President Donald Trump is widely regarded as out of his depth in international relations, but there is little confidence that his potential Democrat replacement, Joe Biden, will be much of an improvement. Trump seems determined to start squabbles with China, the only other nation that might be seen as a superpower, while China shows every sign of wanting to get its retaliation in first.

In particular, China has taken steps to end the autonomy of Hong Kong, supposed — under the terms of an agreement with the United Kingdom — to be legally and politically distinct from the communist-ruled mainland until 2047. On 28 May four nations — the US, the UK, Canada and Australia — issued a joint statement denouncing China’s imposition of a new security law in Hong Kong as a breach of its international obligations.

Two days later Trump announced the cancellation of a long-planned June meeting of the G7 countries and proposed an alternative meeting in September, to which the G7 plus Russia, India, South Korea and Australia would be invited. The precise status of this G11 meeting is uncertain at the time of writing in early June, but the event is plainly supposed to serve as a warning to China. (To remind, the G7 membership is the US, Japan, Germany, France, Italy, the UK and Canada.)

We seem to be on the threshold of a new Cold War between two superpowers

We seem to be on the threshold of a new Cold War between two superpowers. So this is a good time for stocktaking, for putting together information on the relative economic significance of the main countries. Comparisons of national output are the heart of the subject, because the size of a nation’s output is the key determinant of both hard and soft power. Hard power is to be understood — above all — as the ability to create weapons and maintain armed forces, and to deploy them effectively wherever they might be needed.

Soft power is more elusive. The concept was developed by Joseph Nye in a 1990 book, Bound to Lead: The Changing Nature of American Power. A nation possesses soft power, in his words, when it “gets other countries to want what it wants”. This co-optive ability can be contrasted with “the hard or command power of ordering others to do what it wants”.

The size of national output is clearly a critical influence on the affordability of defence expenditure, the main expression of hard power, and on the ability to import products from other countries, which is a method of exerting soft power. Further, a nation with a big economy may also have particularly good news media and iconic cultural artefacts, and these also promote a shared outlook and spread soft power.

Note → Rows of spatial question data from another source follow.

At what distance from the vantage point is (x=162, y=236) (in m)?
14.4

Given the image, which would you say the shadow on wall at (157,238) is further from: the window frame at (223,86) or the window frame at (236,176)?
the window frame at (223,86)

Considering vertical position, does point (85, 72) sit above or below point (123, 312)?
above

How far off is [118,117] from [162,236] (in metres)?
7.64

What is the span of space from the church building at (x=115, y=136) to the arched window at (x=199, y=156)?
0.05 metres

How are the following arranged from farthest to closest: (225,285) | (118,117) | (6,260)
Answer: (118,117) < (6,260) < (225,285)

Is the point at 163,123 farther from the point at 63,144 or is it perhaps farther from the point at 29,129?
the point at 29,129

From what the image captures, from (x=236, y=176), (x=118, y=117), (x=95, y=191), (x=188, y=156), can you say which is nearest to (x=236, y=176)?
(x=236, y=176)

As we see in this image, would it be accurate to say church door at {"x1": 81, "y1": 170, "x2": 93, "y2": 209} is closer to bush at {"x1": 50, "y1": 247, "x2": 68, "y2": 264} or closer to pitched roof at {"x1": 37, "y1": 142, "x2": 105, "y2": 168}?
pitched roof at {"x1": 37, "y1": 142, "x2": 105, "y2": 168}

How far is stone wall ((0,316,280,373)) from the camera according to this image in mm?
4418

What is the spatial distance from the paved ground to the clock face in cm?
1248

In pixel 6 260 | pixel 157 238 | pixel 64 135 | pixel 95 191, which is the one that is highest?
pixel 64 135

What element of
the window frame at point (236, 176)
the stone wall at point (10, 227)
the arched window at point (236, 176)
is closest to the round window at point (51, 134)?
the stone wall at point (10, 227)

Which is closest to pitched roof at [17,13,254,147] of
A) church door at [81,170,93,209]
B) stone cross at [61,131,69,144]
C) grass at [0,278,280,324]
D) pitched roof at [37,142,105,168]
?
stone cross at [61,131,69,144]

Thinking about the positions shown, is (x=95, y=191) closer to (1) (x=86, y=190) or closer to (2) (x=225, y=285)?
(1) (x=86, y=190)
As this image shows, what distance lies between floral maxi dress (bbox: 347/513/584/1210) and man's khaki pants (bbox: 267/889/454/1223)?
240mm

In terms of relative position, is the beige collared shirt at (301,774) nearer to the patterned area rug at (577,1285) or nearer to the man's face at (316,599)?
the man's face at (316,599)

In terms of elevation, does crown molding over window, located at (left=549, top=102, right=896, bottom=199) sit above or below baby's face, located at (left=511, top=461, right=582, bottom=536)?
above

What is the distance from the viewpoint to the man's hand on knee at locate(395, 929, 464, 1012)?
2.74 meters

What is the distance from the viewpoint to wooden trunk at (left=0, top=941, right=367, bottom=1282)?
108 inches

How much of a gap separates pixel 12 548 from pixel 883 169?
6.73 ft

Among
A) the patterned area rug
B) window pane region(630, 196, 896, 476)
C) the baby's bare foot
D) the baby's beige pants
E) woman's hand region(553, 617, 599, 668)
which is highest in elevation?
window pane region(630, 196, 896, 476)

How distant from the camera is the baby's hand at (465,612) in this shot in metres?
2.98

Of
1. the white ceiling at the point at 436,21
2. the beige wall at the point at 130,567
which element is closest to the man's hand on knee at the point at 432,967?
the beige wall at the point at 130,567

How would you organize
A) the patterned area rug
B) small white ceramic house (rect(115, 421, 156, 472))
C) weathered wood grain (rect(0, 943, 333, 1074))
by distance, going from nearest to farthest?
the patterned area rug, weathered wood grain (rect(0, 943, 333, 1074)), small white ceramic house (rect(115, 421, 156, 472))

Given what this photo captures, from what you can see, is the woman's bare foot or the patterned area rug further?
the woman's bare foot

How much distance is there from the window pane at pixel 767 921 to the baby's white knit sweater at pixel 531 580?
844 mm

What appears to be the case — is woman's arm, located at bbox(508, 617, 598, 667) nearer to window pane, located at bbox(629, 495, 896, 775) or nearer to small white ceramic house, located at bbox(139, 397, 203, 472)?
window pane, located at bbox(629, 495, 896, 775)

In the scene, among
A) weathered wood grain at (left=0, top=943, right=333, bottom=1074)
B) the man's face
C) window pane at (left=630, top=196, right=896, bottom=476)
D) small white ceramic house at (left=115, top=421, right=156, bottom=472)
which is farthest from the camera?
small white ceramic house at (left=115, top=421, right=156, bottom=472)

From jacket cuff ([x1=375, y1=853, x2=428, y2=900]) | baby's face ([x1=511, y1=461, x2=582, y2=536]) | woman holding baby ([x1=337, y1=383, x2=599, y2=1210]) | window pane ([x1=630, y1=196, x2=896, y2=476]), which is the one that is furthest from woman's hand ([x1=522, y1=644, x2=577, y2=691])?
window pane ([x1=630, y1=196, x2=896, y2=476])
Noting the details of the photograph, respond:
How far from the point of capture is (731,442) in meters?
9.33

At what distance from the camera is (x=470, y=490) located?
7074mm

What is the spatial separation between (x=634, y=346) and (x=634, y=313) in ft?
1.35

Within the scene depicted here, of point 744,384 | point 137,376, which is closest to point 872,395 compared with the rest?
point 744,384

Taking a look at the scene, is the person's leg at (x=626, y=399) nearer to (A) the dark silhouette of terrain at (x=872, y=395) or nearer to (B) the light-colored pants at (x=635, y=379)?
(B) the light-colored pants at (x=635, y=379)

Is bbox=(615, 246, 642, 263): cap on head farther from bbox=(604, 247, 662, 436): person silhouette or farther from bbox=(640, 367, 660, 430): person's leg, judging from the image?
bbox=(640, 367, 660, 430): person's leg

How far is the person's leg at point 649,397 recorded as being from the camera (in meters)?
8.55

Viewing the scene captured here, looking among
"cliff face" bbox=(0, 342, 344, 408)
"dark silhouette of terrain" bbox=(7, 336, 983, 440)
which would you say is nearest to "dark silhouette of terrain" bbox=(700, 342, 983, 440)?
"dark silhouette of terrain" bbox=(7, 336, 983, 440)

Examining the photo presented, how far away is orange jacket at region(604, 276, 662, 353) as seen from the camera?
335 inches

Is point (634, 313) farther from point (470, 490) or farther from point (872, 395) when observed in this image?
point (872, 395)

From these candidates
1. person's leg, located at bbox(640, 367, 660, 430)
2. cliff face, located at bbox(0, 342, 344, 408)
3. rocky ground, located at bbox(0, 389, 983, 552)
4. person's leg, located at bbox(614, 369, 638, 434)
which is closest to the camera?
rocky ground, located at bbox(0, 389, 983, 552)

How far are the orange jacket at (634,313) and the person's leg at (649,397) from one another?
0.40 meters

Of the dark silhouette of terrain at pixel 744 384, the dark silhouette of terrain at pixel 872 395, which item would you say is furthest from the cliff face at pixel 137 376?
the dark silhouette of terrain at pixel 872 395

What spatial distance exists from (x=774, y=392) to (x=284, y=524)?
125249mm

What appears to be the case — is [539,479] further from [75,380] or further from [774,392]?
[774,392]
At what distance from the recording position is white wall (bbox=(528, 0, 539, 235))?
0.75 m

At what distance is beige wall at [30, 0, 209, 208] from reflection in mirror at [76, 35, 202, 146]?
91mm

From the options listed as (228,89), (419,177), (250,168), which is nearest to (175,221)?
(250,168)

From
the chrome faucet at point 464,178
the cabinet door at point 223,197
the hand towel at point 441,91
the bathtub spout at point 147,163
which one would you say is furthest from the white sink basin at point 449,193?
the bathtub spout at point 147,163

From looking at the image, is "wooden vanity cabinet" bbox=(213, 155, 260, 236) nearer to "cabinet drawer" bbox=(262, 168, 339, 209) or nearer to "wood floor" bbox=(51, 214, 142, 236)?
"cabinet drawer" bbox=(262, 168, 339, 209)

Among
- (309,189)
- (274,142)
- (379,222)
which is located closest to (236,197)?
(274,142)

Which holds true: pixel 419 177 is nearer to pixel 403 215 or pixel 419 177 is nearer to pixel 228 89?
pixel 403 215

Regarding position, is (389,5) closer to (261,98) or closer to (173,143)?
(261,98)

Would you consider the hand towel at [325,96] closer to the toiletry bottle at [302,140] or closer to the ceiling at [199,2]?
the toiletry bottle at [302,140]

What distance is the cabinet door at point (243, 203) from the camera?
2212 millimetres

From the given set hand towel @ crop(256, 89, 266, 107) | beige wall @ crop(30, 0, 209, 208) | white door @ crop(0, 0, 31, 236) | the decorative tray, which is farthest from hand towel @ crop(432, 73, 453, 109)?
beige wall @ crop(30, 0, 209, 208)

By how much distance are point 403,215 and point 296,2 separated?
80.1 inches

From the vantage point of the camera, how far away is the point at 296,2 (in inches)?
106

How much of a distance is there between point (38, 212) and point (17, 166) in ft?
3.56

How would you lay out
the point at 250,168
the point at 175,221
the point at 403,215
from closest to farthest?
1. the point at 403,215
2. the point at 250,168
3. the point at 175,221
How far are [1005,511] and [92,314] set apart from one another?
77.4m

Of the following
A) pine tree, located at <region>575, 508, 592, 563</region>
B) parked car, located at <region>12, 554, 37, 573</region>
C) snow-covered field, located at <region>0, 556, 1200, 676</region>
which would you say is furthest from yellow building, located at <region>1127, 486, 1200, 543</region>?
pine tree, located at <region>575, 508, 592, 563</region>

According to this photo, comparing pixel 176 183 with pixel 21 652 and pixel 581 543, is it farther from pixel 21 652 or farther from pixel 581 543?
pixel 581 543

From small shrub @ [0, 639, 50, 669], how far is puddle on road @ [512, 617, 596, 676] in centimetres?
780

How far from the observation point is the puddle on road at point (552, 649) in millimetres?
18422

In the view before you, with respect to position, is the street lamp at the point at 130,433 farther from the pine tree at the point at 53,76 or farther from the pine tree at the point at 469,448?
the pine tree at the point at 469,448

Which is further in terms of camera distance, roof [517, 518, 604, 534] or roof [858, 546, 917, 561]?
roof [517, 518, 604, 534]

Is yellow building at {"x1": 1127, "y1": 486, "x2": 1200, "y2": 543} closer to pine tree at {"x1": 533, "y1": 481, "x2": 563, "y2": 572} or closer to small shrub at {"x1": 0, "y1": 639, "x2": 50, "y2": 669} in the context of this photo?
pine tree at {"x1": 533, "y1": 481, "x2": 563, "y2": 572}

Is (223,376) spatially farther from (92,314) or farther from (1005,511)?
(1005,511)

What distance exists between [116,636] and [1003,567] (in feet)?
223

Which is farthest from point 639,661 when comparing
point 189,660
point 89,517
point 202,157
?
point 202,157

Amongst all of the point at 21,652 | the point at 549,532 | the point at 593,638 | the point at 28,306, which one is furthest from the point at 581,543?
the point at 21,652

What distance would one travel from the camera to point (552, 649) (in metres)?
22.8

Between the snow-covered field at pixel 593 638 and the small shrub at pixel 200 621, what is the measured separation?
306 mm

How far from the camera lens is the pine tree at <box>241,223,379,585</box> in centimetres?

Unfortunately, the subject is bedevilled by a difficult conceptual issue. A straightforward and seemingly plausible approach is to add up all the incomes and outputs of various nations, and to apply the prevailing exchanges rates to the valuation of non-traded goods and services as well as traded goods and services. But this quickly leads to nonsense — or at any rate to an outcome contrary to common sense. Exchange rates can move around dramatically from year to year, often by over 20 per cent. As a result, the valuation — at so-called “current prices and exchange rates” — of the non-traded output in a country with an exchange rate fall of 20 per cent goes down by 20 per cent when the actual volume of non-traded output has been stable.

The alternative approach is to recognise that the purchasing power of money varies between countries and to adjust estimates of different countries’ national outputs for these variations, generating figures for national outputs on a so-called “purchasing power parity basis”. A systematic feature of these PPP numbers is that relatively poor developing countries are positioned higher in the league tables than when current prices and exchange rates are used.

The explanation is technical: that the relative price of non-traded goods and services to traded goods is higher in rich countries than in poor because of deep-seated productivity patterns. More simply, a haircut may be more or less the same in Mumbai as in Manhattan, but the Manhattan version will be much more expensive for just the same quality. PPP numbers are therefore more notional than GDP estimates based on current prices and exchange rates, as they depend to a significant extent on how large an adjustment is made for the over-valuation of such non-traded output as haircuts in Manhattan.

The table on the next page compares gross domestic products of the main nations on both of the two bases just discussed, with the left-hand column showing the current prices and exchange rates numbers, and the right-hand column those on a PPP basis. The contrasts between the columns are dramatic.

On a PPP basis some quite poor countries (India, Egypt) register as important. Their importance stems from their high populations which imply correspondingly large numbers of such locally-provided things as haircuts (or beauty treatments or beverages served in small cafes). No one disputes that haircuts (and beauty treatments, and the occasional cup of tea or coffee) are of human benefit, but they do not signify in international trade and finance or cut the mustard in geopolitical calculations.

At any rate, on a current prices and exchange rates basis, the US remains by far the most significant nation, and the combined GDPs of the US, the UK, Canada and Australia come to more than $27,000 billion, almost double the GDP of China. On a PPP basis the conclusion is radically different. China is far ahead of the US, and China’s national output is just ahead of the combined GDPs of the US, the UK, Canada and Australia.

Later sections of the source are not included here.